Excerpts from a spatial dataset
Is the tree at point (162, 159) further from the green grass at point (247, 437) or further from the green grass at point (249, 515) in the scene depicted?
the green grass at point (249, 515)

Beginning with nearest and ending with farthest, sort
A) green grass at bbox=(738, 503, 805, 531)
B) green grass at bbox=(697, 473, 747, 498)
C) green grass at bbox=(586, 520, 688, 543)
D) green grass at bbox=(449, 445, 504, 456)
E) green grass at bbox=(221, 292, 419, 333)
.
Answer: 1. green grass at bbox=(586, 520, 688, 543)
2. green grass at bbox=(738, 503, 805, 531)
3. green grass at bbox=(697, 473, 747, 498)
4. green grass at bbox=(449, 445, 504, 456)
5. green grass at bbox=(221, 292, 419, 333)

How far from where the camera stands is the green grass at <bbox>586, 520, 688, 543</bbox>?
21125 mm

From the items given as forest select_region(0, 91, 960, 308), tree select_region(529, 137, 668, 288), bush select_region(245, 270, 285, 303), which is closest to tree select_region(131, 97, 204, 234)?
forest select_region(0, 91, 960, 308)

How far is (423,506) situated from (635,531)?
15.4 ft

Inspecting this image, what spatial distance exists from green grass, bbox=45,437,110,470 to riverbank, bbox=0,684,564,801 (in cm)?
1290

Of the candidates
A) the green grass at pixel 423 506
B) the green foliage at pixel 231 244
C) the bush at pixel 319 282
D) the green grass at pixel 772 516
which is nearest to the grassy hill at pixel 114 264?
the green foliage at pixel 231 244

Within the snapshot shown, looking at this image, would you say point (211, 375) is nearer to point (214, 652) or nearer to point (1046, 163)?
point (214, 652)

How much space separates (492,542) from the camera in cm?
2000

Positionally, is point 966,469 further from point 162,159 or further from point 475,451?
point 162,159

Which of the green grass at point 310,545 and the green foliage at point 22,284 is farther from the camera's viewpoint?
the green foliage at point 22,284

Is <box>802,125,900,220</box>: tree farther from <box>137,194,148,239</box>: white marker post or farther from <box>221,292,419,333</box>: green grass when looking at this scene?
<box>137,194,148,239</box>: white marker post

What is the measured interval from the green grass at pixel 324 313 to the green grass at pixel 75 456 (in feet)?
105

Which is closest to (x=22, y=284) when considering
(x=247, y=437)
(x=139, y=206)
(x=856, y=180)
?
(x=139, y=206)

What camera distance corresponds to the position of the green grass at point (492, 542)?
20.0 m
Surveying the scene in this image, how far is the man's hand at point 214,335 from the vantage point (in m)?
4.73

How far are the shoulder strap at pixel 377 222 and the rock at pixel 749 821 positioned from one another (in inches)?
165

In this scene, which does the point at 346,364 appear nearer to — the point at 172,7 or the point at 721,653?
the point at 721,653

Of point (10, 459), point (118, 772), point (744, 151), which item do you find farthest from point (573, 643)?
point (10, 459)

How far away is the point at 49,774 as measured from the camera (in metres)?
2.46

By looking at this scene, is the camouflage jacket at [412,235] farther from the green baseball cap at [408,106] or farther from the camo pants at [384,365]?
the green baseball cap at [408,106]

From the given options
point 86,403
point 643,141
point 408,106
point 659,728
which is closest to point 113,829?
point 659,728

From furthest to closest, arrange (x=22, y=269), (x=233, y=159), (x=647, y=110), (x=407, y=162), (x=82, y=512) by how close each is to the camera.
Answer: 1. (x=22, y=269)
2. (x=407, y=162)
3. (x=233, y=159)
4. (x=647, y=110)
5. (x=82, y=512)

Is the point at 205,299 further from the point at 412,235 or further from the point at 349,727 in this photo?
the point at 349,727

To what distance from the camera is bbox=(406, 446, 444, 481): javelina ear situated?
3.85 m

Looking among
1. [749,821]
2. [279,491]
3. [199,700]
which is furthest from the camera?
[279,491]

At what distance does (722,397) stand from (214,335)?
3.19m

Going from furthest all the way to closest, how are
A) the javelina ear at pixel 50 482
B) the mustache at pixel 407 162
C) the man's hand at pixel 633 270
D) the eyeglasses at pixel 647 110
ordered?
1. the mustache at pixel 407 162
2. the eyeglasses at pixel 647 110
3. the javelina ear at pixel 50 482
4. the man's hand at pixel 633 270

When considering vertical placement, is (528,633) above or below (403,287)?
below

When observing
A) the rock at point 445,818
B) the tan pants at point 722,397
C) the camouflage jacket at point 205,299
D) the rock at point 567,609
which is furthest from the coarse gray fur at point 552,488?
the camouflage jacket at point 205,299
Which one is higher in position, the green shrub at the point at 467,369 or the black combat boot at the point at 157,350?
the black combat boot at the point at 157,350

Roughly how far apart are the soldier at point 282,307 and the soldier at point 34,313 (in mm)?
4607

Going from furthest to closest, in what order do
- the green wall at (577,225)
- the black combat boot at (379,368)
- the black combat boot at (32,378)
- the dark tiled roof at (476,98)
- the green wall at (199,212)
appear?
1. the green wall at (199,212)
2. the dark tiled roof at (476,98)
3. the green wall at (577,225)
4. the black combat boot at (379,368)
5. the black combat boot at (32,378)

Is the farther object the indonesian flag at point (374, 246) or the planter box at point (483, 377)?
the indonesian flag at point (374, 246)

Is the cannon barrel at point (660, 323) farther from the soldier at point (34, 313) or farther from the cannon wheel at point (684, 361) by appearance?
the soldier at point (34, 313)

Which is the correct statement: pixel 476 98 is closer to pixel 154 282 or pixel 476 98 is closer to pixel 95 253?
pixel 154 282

WHAT YOU WILL DO – Update the lines from the one containing "Is the farther" through the end of the records, putting "flower box" in place of "planter box" and keeping everything else the same.

EXERCISE OUTPUT –
Is the farther object the indonesian flag at point (374, 246) or the flower box at point (483, 377)?
the indonesian flag at point (374, 246)

Is the cannon barrel at point (660, 323) farther from the soldier at point (34, 313) or farther from the cannon wheel at point (684, 361) by appearance?
the soldier at point (34, 313)

Which is the correct statement: pixel 476 98 is closer to pixel 154 282 or pixel 476 98 is closer to pixel 95 253?
pixel 154 282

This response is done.